◆ Testo fornito

Berengo guarda fotograficamente, e pensa allo stesso modo. Vederlo nel vortice del Carnevale di San Felice ha rappresentato un grande insegnamento. Il suo atteggiamento era sempre composto, come il modo di porsi. Non doveva sgomitare, né sopravanzare nessuno: tutto era storia, evento, momento di tempo. Ogni tanto cambiava rullino, aiutandosi con una scatolina che ne conteneva tanti. Tutti i gesti erano misurati, logici, lenti, riflessivi. Per Berengo caricare la macchina non rappresenta un atto meccanico, bensì una pausa per pensare al “dopo” e forse anche al “prima”. Sì, perché si può decidere di tornare indietro, sui propri passi, per scattare ancora, e raccontare di più.

Quel giorno ho mangiato con Berengo, e i suoi gusti si sono palesati da subito: pasta al pomodoro e un gelato; di base, la frugalità. Le sue formule di vita si concretizzano anche di fronte al cibo, perché basta poco, che è già troppo. In più quando si mangia, non si fotografa; per questa ragione lui affronta il pranzo con una sorta di pudore, come per difendersi da una nudità. La sua arte non può trovarla di fronte a un piatto, così accelera anche i tempi. Non appena si siede, apre il tovagliolo ed esprime i suoi gusti, esplicitando il “poco” dei suoi desideri. Tempo dopo, durante una mostra, tentarono di fotografarlo mentre assaggiava una tartina. Andò su tutte le furie. Esteticamente aveva ragione, ma in più lui viveva una nudità forzata, obbligatoria, che non faceva parte del proprio esistere.

◆ Obiettivo A
Rispondi a queste domande sul testo su Berengo:
(i) Di che cosa si aiutava Berengo quando cambiava rullino?
(ii) Che cosa ha mangiato Berengo quel giorno?
(iii) Che cosa stava facendo Berengo, durante una mostra, quando tentarono di fotografarlo?
Il testo e le righe provengono da fonti diverse.

◆ Righe fornite
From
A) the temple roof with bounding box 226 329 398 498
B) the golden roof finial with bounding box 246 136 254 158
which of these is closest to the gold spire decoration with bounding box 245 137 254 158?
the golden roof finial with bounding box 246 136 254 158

◆ Obiettivo B
Ricopia le righe fornite senza alcuna modifica, dalla prima all'ultima.

◆ Risposta completa A
(i) Di una scatolina che conteneva tanti rullini.
(ii) Pasta al pomodoro e un gelato.
(iii) Stava assaggiando una tartina.

◆ Risposta completa B
From
A) the temple roof with bounding box 226 329 398 498
B) the golden roof finial with bounding box 246 136 254 158
which of these is closest to the gold spire decoration with bounding box 245 137 254 158?
the golden roof finial with bounding box 246 136 254 158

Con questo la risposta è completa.